Let's explore what happens as your database grows through different stages and some things to consider before implementing a scaling strategy. I'll break this discussion up into three (broad) categories of databases: small, medium, and large. These are hand-wavy classes, but by small, I mean something that can fit and function well on a single server and where the data size is in the single digit, 10s, or even 100s of gigabytes. By medium, I mean databases that reach a point where operating on a single server is no longer realistic. These databases have a high query load and may have data sizes in the 100s of gigabytes and even into the terabytes. Last, by large databases, I mean ones requiring 10s of thousands of simultaneous network connections, powering applications with millions of users and many terabytes of data.
At this level, ensuring your database is tuned correctly can be a huge win. There is no need to spend more money on a bigger server and fancy scaling techniques when simple query optimizations, indexes, and performance tuning will suffice. An excellent first step to take is identifying slow queries. After you've identified these, you need to do some root cause analysis and attempt to optimize these to reduce the load on the DB. If you're using PlanetScale, we have a handsome Insights platform that lets you quickly identify and drill in on such queries without digging through big text log files.

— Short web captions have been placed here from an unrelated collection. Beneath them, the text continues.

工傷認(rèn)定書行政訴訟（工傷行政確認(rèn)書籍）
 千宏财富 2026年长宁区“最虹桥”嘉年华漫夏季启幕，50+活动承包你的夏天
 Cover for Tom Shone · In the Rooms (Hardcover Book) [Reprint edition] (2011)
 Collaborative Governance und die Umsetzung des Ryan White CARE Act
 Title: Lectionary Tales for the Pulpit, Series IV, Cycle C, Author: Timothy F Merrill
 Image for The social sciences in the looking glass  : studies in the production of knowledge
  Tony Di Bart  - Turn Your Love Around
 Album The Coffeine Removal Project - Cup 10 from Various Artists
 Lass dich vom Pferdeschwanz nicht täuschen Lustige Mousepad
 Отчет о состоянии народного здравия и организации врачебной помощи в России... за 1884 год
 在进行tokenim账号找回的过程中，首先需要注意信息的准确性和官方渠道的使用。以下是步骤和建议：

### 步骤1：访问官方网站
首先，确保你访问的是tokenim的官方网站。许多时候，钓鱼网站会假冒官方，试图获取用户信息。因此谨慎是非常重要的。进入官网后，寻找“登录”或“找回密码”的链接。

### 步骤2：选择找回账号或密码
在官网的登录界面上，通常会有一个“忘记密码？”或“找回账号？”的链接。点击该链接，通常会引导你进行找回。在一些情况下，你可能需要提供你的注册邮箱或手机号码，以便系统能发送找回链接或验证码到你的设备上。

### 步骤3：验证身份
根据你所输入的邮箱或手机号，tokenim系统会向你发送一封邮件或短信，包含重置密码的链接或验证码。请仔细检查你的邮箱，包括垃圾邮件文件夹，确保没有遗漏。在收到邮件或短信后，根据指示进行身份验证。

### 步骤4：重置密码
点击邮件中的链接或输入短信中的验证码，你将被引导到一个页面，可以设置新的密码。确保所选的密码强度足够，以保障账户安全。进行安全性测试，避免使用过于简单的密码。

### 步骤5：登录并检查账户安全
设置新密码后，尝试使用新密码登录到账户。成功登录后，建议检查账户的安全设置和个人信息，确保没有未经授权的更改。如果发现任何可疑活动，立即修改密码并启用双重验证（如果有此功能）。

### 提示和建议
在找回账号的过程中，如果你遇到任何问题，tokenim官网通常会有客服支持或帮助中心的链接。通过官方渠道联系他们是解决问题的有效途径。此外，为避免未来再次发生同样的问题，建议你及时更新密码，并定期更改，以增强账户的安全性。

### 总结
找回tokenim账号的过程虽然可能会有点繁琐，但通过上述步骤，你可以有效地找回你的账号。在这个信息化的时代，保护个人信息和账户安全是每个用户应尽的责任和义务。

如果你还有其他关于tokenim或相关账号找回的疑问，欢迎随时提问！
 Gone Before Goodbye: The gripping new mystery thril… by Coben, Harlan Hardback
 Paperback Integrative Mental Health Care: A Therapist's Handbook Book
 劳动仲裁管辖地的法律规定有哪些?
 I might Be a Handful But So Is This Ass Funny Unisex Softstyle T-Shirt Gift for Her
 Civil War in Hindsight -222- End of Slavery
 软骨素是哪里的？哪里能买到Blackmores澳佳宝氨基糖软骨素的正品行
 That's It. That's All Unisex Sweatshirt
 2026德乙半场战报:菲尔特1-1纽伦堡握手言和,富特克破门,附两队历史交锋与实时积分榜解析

If you've identified problematic queries, you should invest some time into tuning these queries and the database environment to improve performance.
After trying out optimizations like this, you can also take the steps to scale vertically as demand grows. This involves upgrading to higher-end servers when you reach the capacities of current provisioning.
In the medium databases stage, there are several things you can do if scalability is a concern.
One option, of course, is to continue to scale vertically. Add more CPUs and RAM, and purchase a bigger hard drive. However, you can only grow in this direction so far, and if you continue to scale on this path, you may eventually reach the maximum server specs with no more room to scale up.
An excellent additional option is to break workloads into read-write and read-only databases. This is where replication comes into play. Replication allows you to synchronize your data across multiple MySQL servers, providing additional resources to process the queries from your application.
Suppose your database has gotten so big that no amount of query optimization or indexing can be further added. In that case, consider diving into the other strategies outlined in this course. This requires horizontal scaling, in other words, splitting your database across multiple machines.
In this video course, I'll cover many of these concepts and, in some cases, show how we can use these techniques to help scale Juniper Studios' newly released game GalaxySurfer!
No matter what stage of the database you are currently at, this course can benefit you. If you're currently only operating with a small database, there is still high value in knowing what options are available to you ahead of time. It can help you make better decisions on what to do with your database as it grows.